[TASK STATEMENT]: Write out every line of the data below verbatim, omitting the pictures.

Top of RECORDS

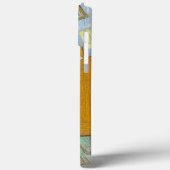 Vincent's Bedroom in Arles by Vincent van ゴッホ Case-Mate iPhoneケース (裏面 / 左)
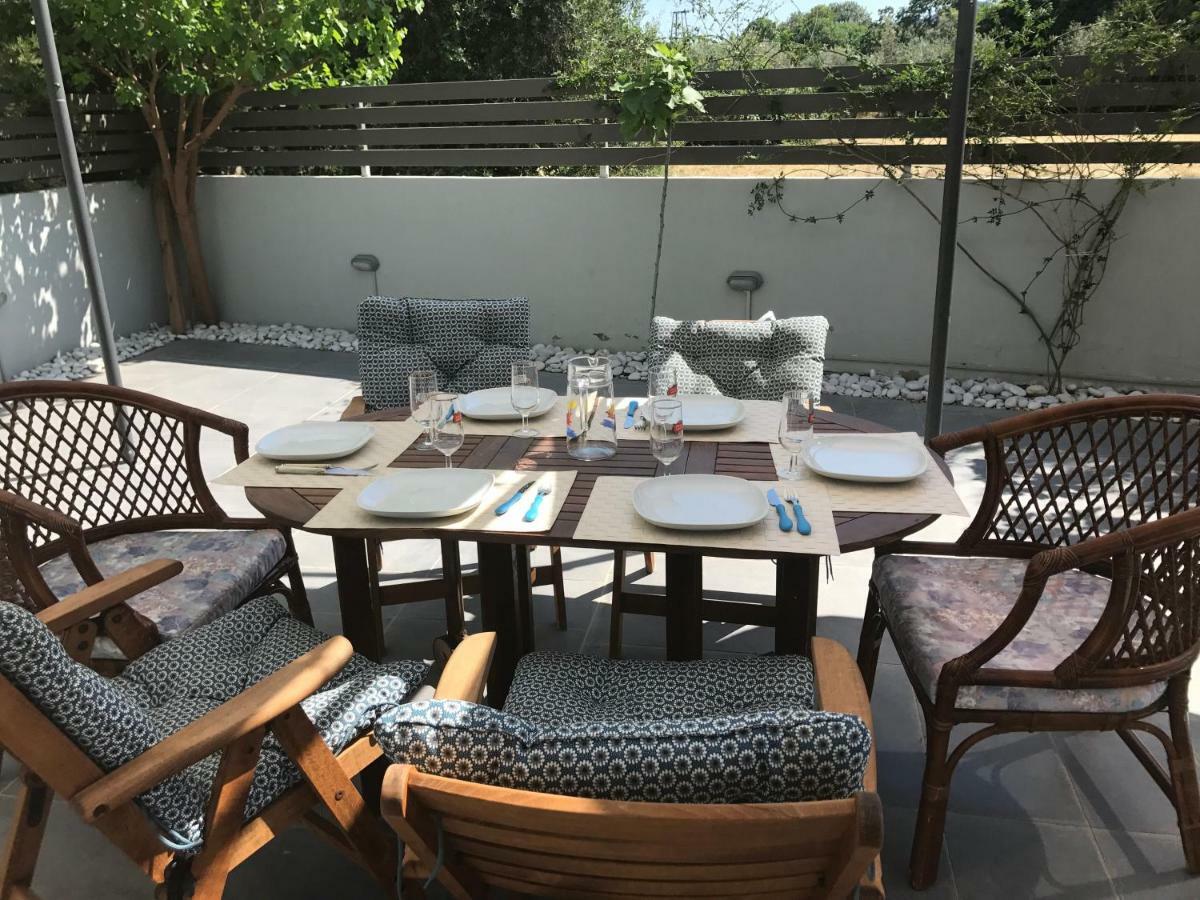 יאליסוס Villa Oliva Rodos מראה חיצוני תמונה
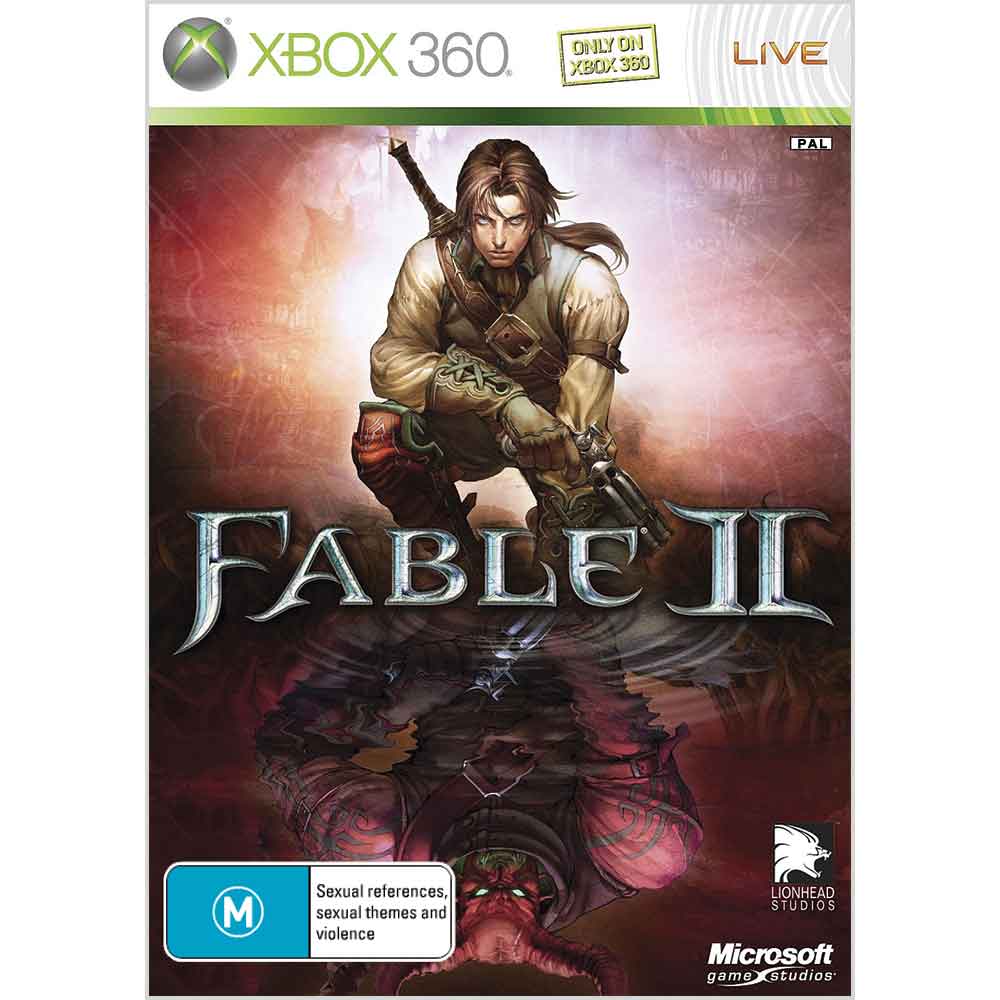 Fable II - Xbox 360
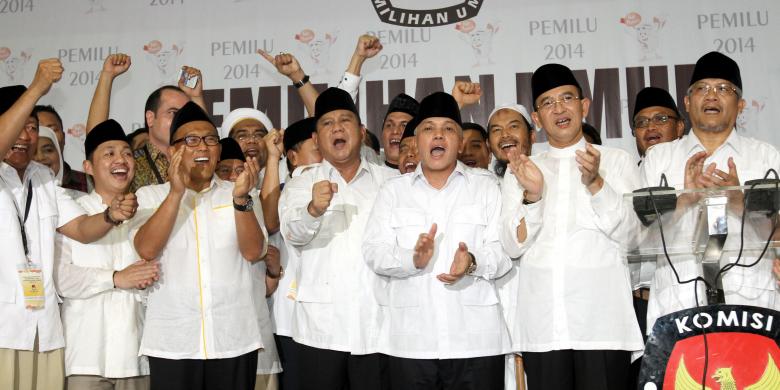 Demokrat ke Prabowo-Hatta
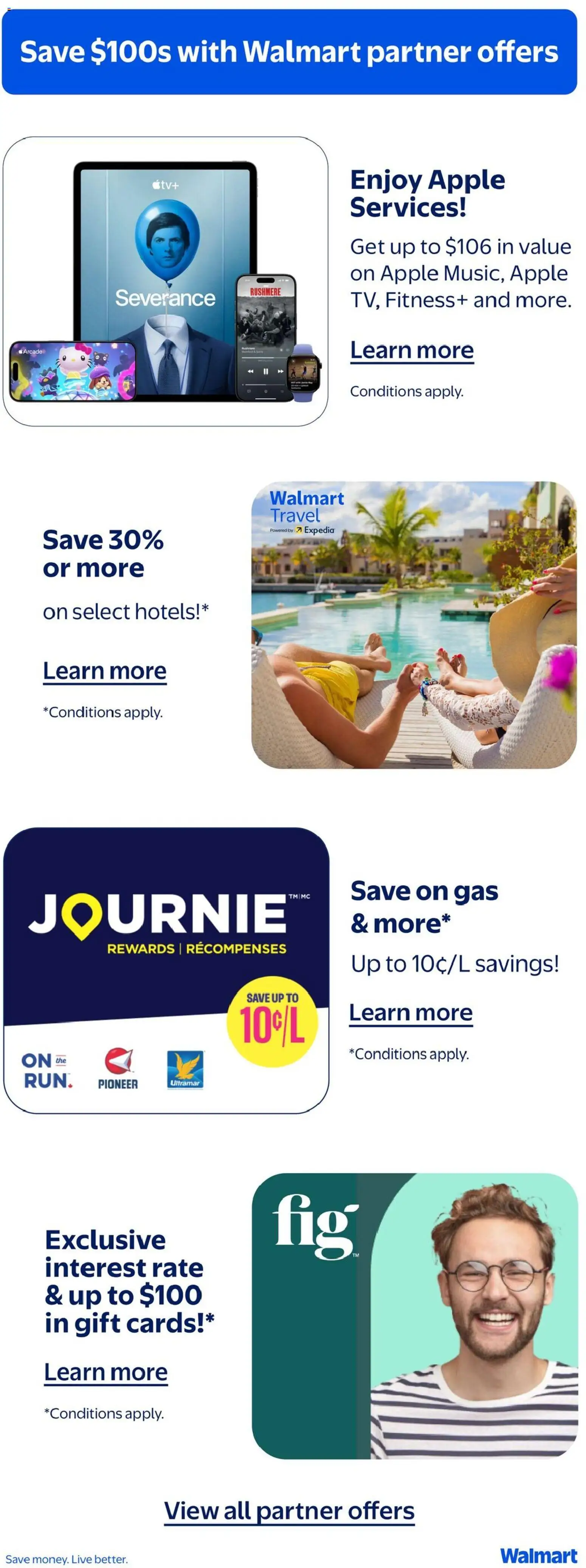 Walmart flyer valid from Sep 10, 2026 | Page: 35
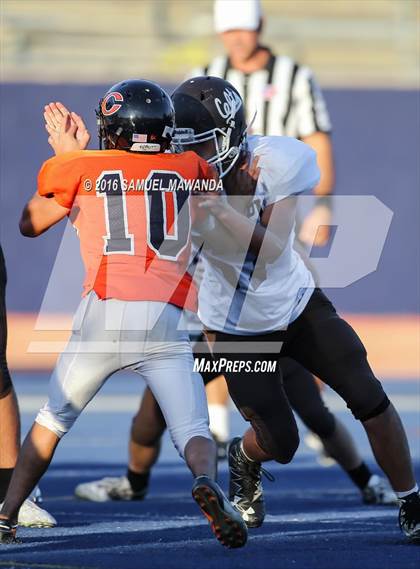 Thumbnail 2 in Crespi @  Chaminade photogallery.
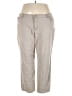 JMS Collection Solid Tan Khakis Size 31 waist - photo 1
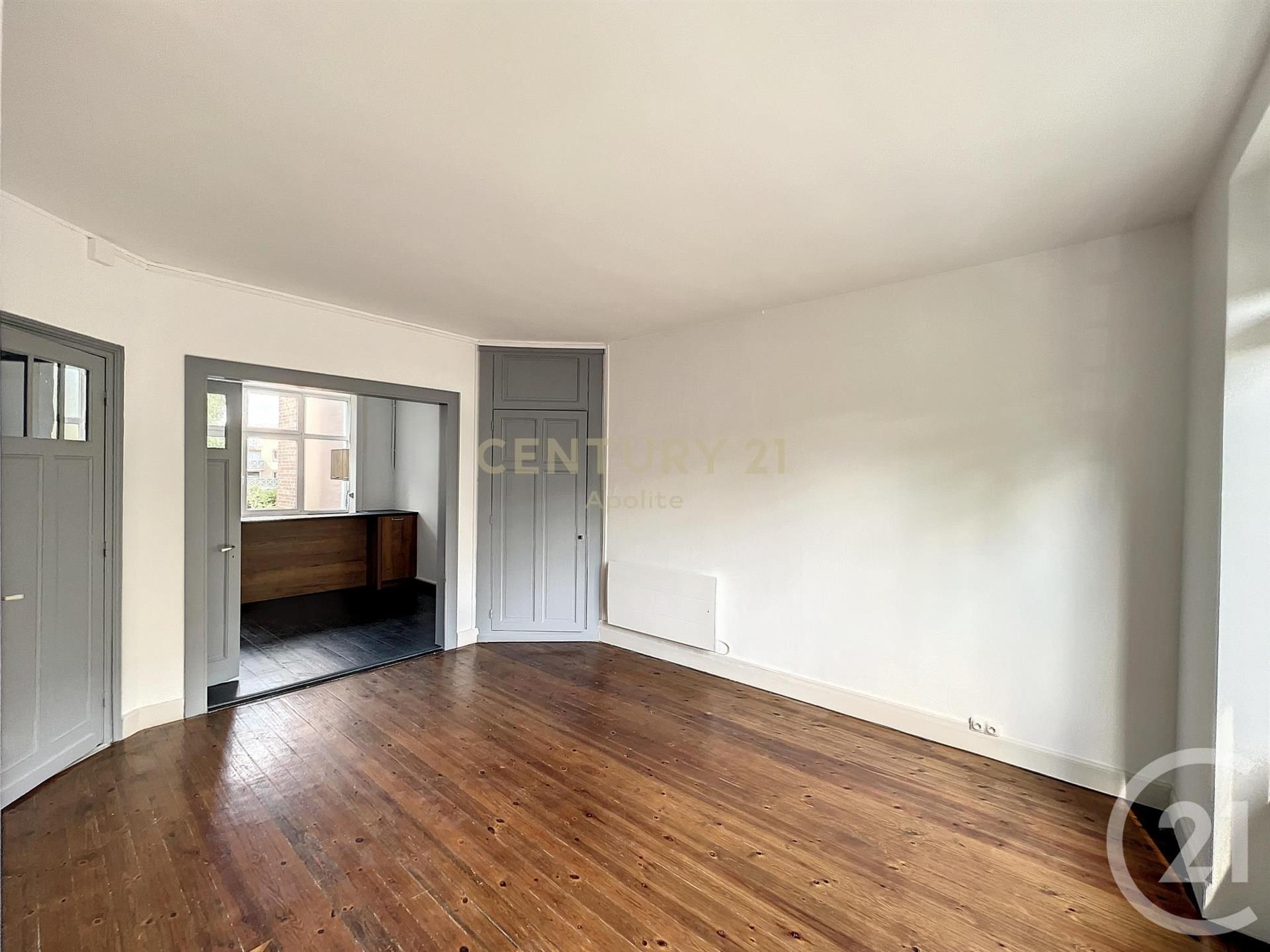 Appartement à louer, 82m², Lille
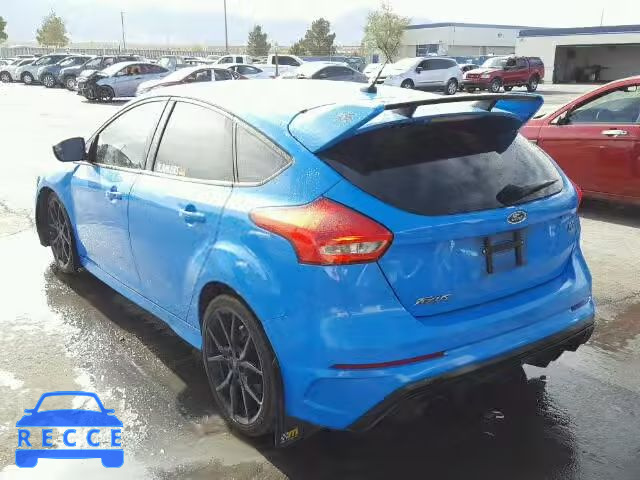 2016 FORD FOCUS RS WF0DP3TH6G4116142 image 2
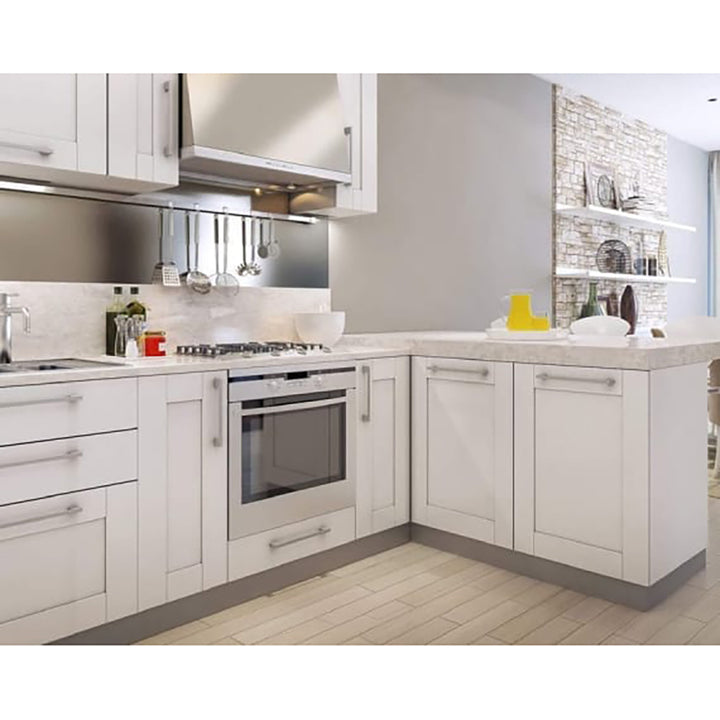 Beyond Paint Furniture Cabinets Refinishing Paint, Gallon Bright White(Open Box) - VMInnovations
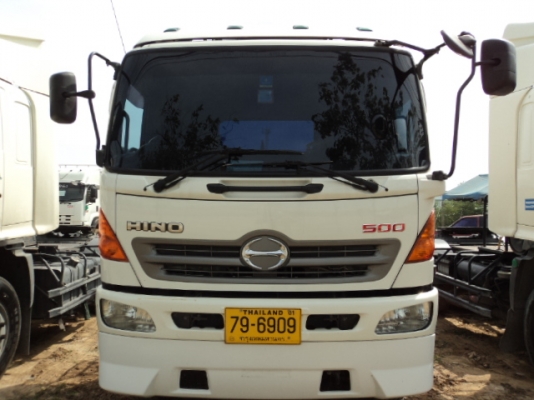ขายหัวลาก HINO 330 hp
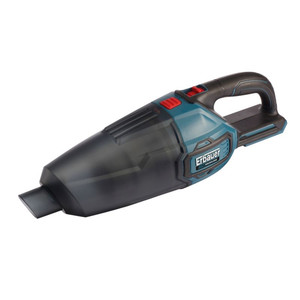 Erbauer Handheld Cordless Vacuum Cleaner 18 V, without battery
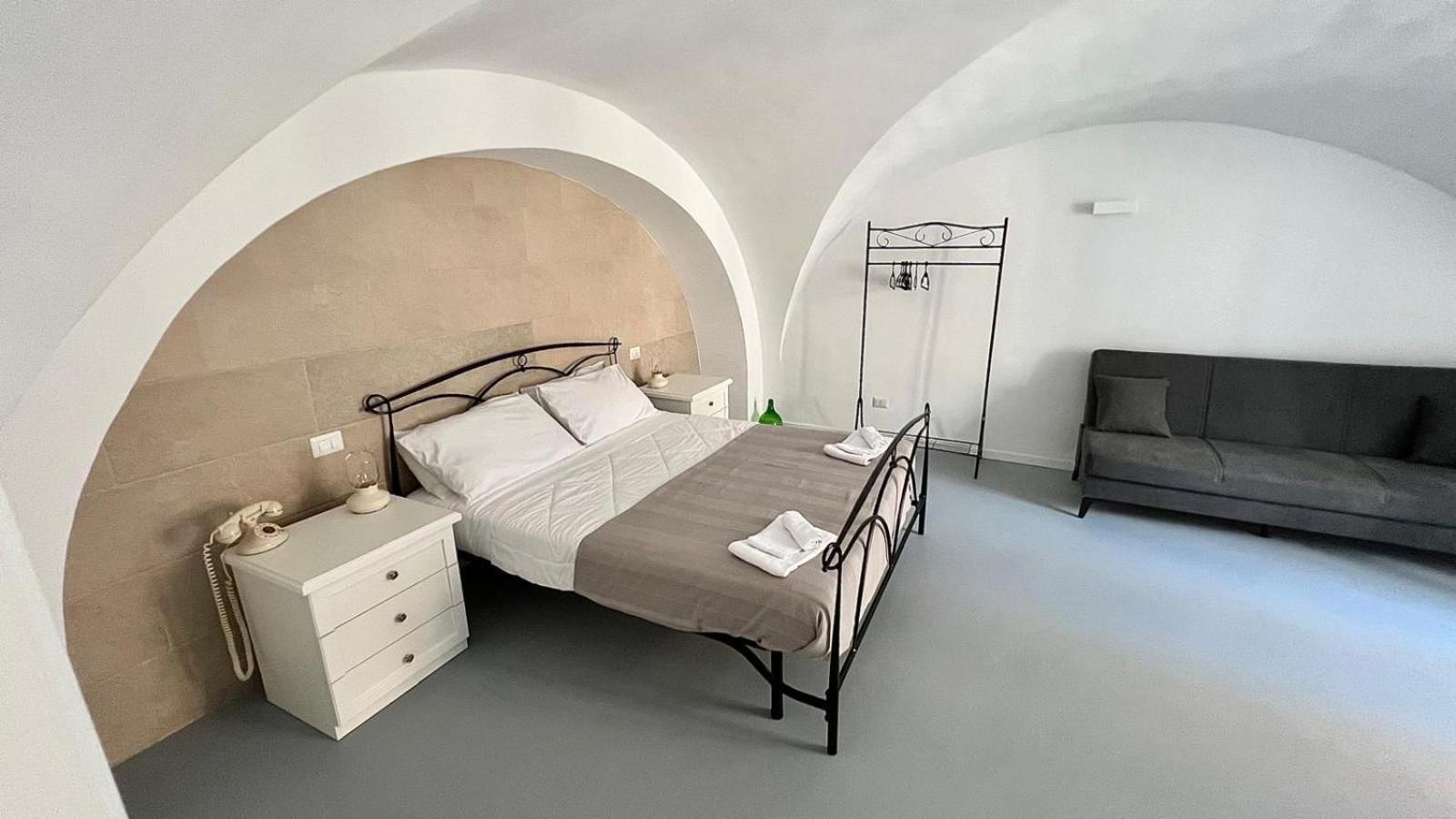 Suite White Dome Bari Exterior photo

Bottom of RECORDS

[TASK SOLUTION]:
 Vincent's Bedroom in Arles by Vincent van ゴッホ Case-Mate iPhoneケース (裏面 / 左)
 יאליסוס Villa Oliva Rodos מראה חיצוני תמונה
 Fable II - Xbox 360
 Demokrat ke Prabowo-Hatta
 Walmart flyer valid from Sep 10, 2026 | Page: 35
 Thumbnail 2 in Crespi @  Chaminade photogallery.
 JMS Collection Solid Tan Khakis Size 31 waist - photo 1
 Appartement à louer, 82m², Lille
 2016 FORD FOCUS RS WF0DP3TH6G4116142 image 2
 Beyond Paint Furniture Cabinets Refinishing Paint, Gallon Bright White(Open Box) - VMInnovations
ขายหัวลาก HINO 330 hp
 Erbauer Handheld Cordless Vacuum Cleaner 18 V, without battery
 Suite White Dome Bari Exterior photo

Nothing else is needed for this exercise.